>>>>>

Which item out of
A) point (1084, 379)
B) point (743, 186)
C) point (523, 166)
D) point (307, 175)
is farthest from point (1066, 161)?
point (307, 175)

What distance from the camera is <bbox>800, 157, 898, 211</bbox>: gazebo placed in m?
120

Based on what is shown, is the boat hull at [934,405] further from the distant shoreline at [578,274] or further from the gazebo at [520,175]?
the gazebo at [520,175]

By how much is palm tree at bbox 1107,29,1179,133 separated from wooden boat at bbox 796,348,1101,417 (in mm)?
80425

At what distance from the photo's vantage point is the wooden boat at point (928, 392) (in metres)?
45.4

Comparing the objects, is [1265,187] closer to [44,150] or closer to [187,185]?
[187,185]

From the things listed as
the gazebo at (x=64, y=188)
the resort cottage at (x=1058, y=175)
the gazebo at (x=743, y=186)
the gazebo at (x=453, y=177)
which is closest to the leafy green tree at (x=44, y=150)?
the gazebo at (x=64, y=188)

<<<<<
>>>>>

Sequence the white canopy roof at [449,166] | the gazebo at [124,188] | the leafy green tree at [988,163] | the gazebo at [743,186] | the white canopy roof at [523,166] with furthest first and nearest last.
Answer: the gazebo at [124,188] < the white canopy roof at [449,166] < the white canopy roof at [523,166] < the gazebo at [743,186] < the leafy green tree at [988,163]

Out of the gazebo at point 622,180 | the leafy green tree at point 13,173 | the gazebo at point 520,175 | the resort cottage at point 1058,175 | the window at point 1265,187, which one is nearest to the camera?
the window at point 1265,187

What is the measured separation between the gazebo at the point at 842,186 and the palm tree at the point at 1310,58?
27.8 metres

<<<<<

Render the lines as a numbered list, leaving out blank lines, starting at the line that contains "What is the" and ending after the line that contains "27.8 metres".

THE RESPONSE:
1. What is the measured separation between the gazebo at the point at 842,186 and the palm tree at the point at 1310,58?
2. 27.8 metres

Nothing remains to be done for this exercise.